■ ИСХОДНЫЙ ОТРЫВОК:
После освобождения села начали мобилизовывать в армию мужчин 1923-1924 гг. рождения, я пошел добровольно, у меня мать так плакала за мной, но я сказал: "Все друзья уходят, и я пойду". Так что я пошел на сборный пункт, и нас в военкомат отвезли, но не в свой, а в полевой военкомат, расположенный в городе Драбов Полтавской области. Мы там побыли недели две, нас почему-то продержали в военкомате, потом посадили в эшелон и говорят, что не всех, но более грамотных людей отобрали на учебу. Сказали, что мы поедем в какое-то училище вглубь России, нас довезли до ст. Муром Владимирской области, мы там простояли два дня, снова нам говорят, мол, никакой учебы не будет, эшелон поворачивают на Смоленск, ну что ж, поехали на Смоленск.

■ ПЕРЕЧЕНЬ:
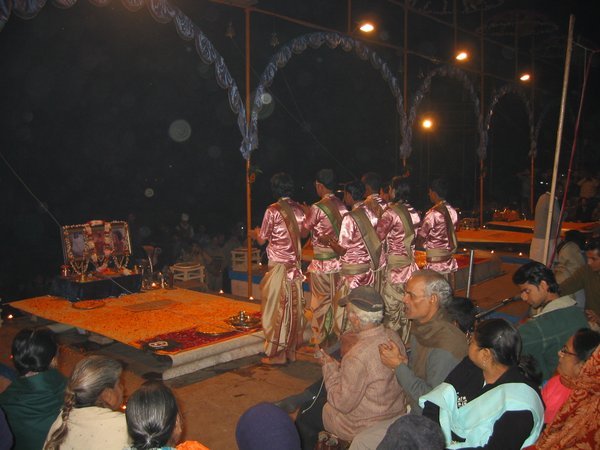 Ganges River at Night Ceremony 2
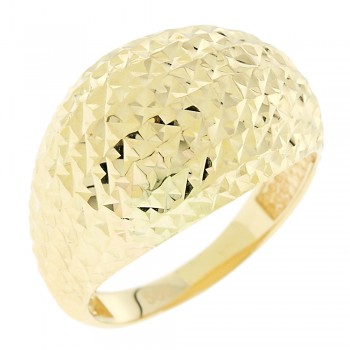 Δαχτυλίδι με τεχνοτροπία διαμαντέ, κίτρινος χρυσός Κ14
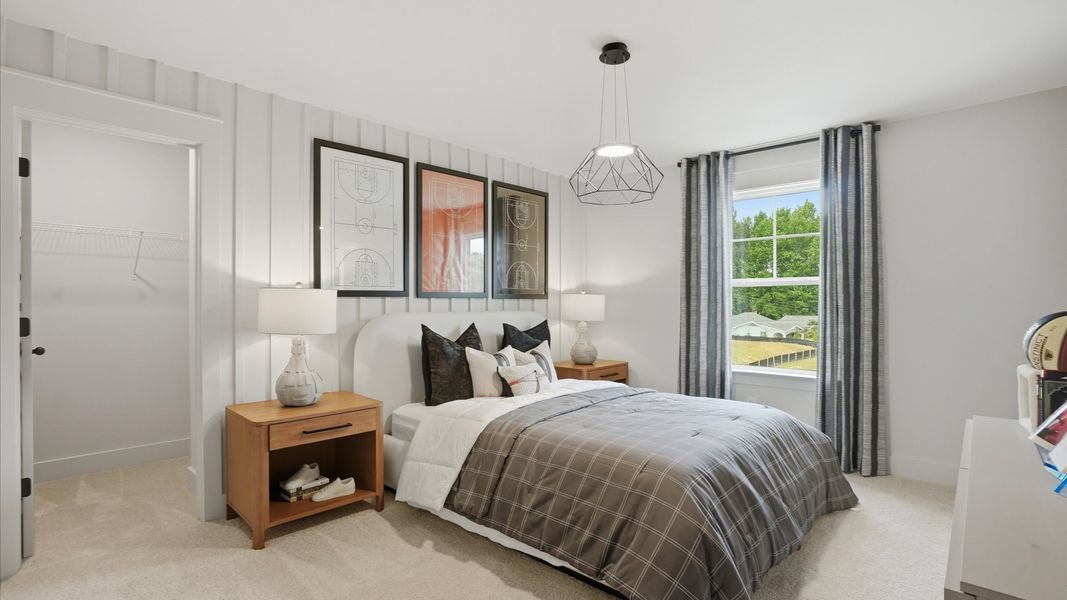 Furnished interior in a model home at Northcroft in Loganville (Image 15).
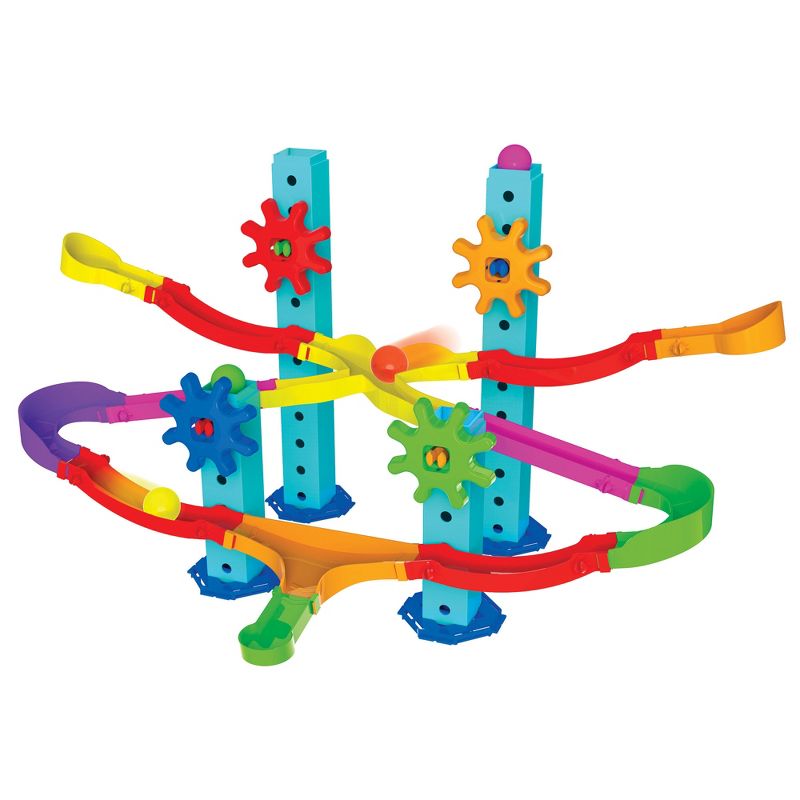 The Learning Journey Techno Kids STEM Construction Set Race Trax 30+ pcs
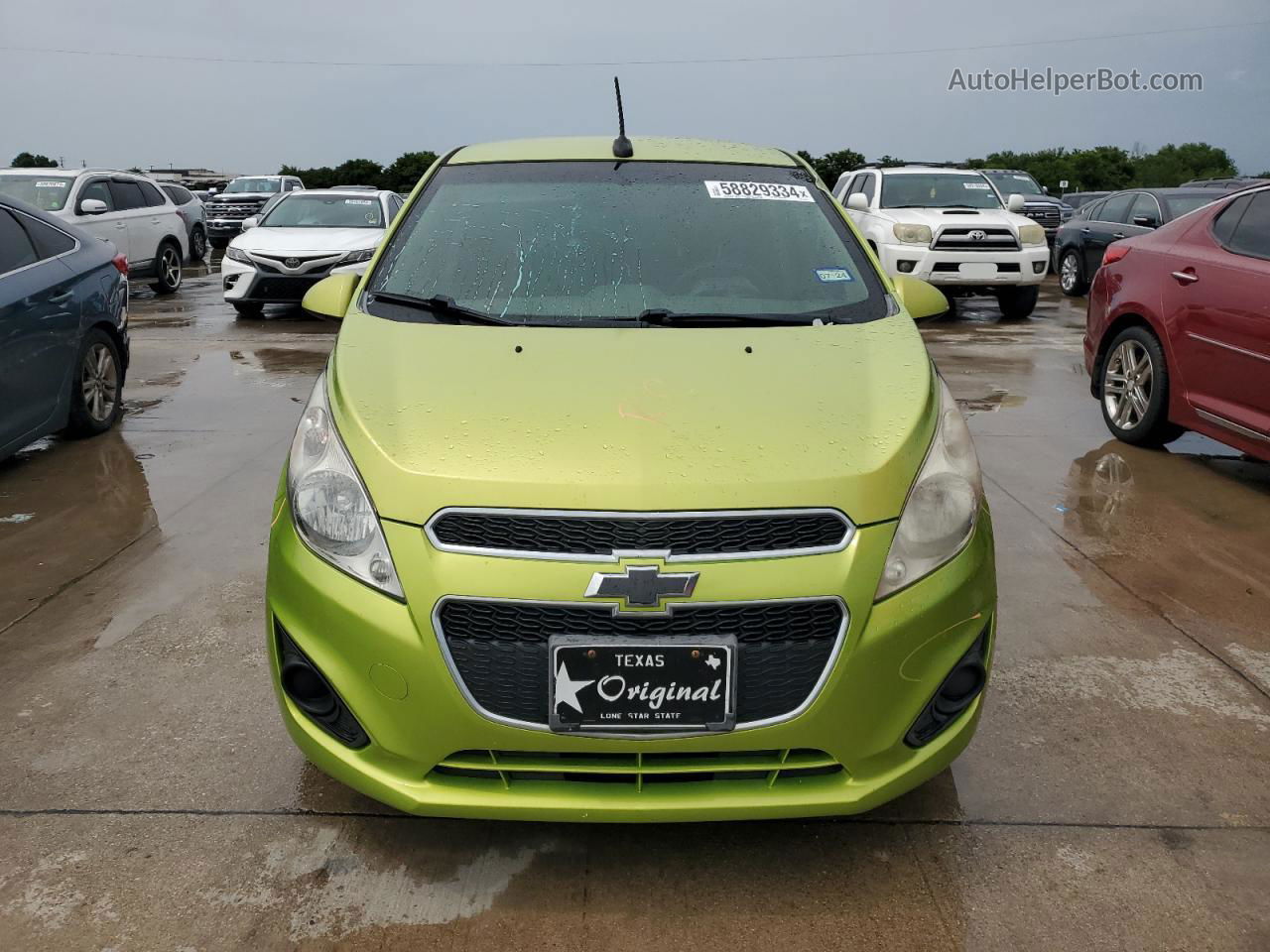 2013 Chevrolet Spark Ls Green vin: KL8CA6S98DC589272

■ УСЛОВИЕ ЗАДАЧИ: Замените в отрывке о мобилизации «эшелон» на «поезд» и приведите весь фрагмент от «После освобождения села» до «поехали на Смоленск.». Перечень взят из другого источника.

■ ИТОГОВЫЙ ОТВЕТ:
После освобождения села начали мобилизовывать в армию мужчин 1923-1924 гг. рождения, я пошел добровольно, у меня мать так плакала за мной, но я сказал: "Все друзья уходят, и я пойду". Так что я пошел на сборный пункт, и нас в военкомат отвезли, но не в свой, а в полевой военкомат, расположенный в городе Драбов Полтавской области. Мы там побыли недели две, нас почему-то продержали в военкомате, потом посадили в поезд и говорят, что не всех, но более грамотных людей отобрали на учебу. Сказали, что мы поедем в какое-то училище вглубь России, нас довезли до ст. Муром Владимирской области, мы там простояли два дня, снова нам говорят, мол, никакой учебы не будет, поезд поворачивают на Смоленск, ну что ж, поехали на Смоленск.